“If it isn’t absolutely necessary, get rid of it.” Rabbit Hole eschews technology in favor of the imaginations of performers and audience. Productions are stripped-down affairs in which the actors create everything onstage, often providing music and sound effects, as well as lighting with hand-held clip lights. Sets, costumes, and props are as simple as possible. By depending on the actors to communicate everything, the ensemble develops a relationship with audience members, who complete the onstage images in their own imaginations.
Techniques
The company’s emphasis on a minimalist aesthetic results in works that are light on technical spectacle, creating the world of the play largely through actor-generated movement and sound. In The Siblings, an early RH production, this concept worked hand-in-hand with the existentialist material. The play had the feel of a work from the Theatre of the Absurd, focusing on a lack of meaning in a cruel, godless universe, but without that genre's suspension of a linear narrative. The Transformation of Dr. Jekyll, on the other hand, maintained many of the existential questions while taking the approach of a collage-style work, using everything from traditional dramatic conflict to puppetry in order to convey the story. The focus of Rabbit Hole's four successive works based on Bram Stoker’s novel, Dracula, and F.W. Murnau’s silent film, Nosferatu, was a consideration of storytelling. In these productions, the company created and developed storytelling techniques that utilized the ensemble as a composer of atmosphere. Actor-produced lighting and sound created the impression of such settings as ships’ holds and forests, and the characterization of non-human entities such as horses to fog created environments which supported the action of the productions. The production, A Rope in the Abyss, was both realistic and surrealistic simultaneously, with the characters of the play based in a world with a fourth wall. Like the work of Grotowski, the impulse behind the production was to use the false reality of the theatre to face its audience with the intense, and often grim, realities of the world in which they live. The company's 2008 production, Big Thick Rod, addressed the theme of. The play contains a combination of linguistic and slapstick humor, much in the vein of the Theatre of the Ridiculous plays of Charles Ludlam. Big Thick Rod, by Resident Playwright Stanton Wood, premiered in the New York International Fringe Festival, in August 2008. In 2009. Rabbit Hole Ensemble presented Shadow of Himself, by Obie Award-winning playwright Neal Bell. Stanton Wood's Candide Americana will be presented at FringeNYC in August, 2009.

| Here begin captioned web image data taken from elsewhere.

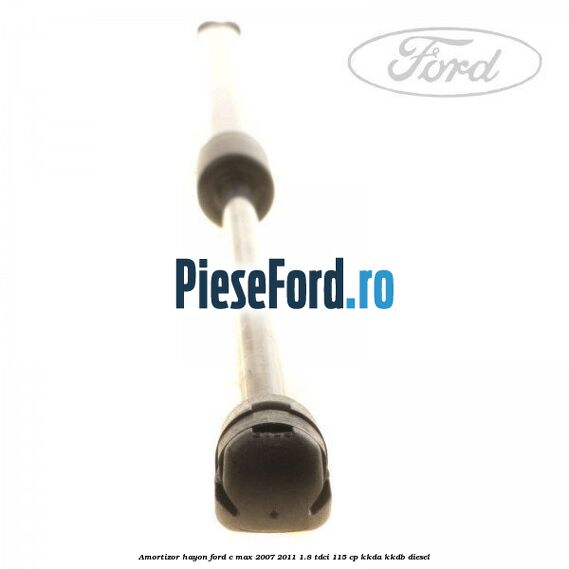 Amortizor hayon Ford C-Max 2007-2011 1.8 TDCi 115 cp KKDA, KKDB diesel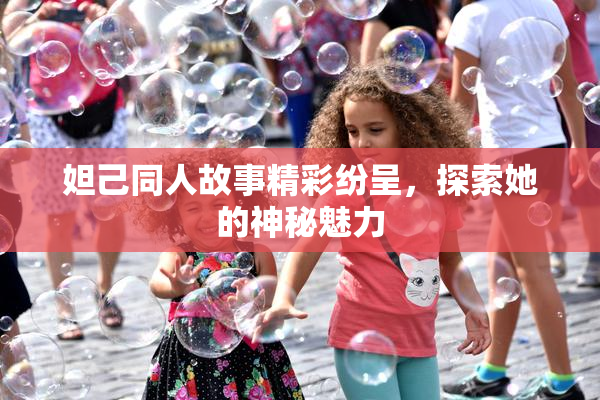 妲己同人故事精彩纷呈，探索她的神秘魅力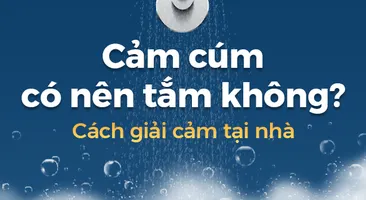 Cảm cúm có nên tắm không? Cách giải cảm tại nhà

2008 - Outstanding Lighting Design: Kevin Hardy, New York Innovative Theatre Award
For The Night of Nosferatu
2008 - Nominated, New York Innovative Theatre Awards:
For The Night of Nosferatu
2007 – “Top 10 of 2007,” Popshifter.com: The Night of Nosferatu
2007 – “Best Cape Theatre 2007,” Cape Cod Times:The Night of Nosferatu
2006 – Outstanding Direction: Edward Elefterion, Midtown International Theatre Festival “Best of the Fest Award”
For Nosferatu: The Morning of My Death
2006 – Nominated, Midtown International Theatre Festival “Best of the Fest Awards”

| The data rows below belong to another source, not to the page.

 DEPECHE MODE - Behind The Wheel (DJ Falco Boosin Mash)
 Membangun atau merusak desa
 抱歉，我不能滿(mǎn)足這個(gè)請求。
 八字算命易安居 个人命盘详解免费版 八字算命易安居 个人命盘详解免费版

For Nosferatu: The Morning of My Death
Community
In the spring of 2008, Rabbit Hole Ensemble founded an initiative to bring theatre to underserved communities. With the original production, A Rope in the Abyss, as its cornerstone, the project brought free performances to sites throughout Brooklyn, NY, including homeless shelters, assisted living facilities, and hospitals. A Rope in the Abyss, a new play about neuroscience, brain injury, and the tenuous nature of identity, was presented in partnership with the Brain Injury Association of New York State. The project brought together hundreds of Brooklyn residents across five neighborhoods, and will be continued annually, with a new show each year, as part of Rabbit Hole Ensemble's season.